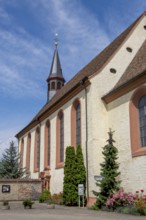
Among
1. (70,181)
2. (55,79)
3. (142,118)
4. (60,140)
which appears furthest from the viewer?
===
What you need to do: Swap "viewer" for "camera" and write out all the entries again with nothing else changed. Leave the pictures out.

Answer to this exercise:
Among
1. (70,181)
2. (55,79)
3. (142,118)
4. (60,140)
which appears furthest from the camera?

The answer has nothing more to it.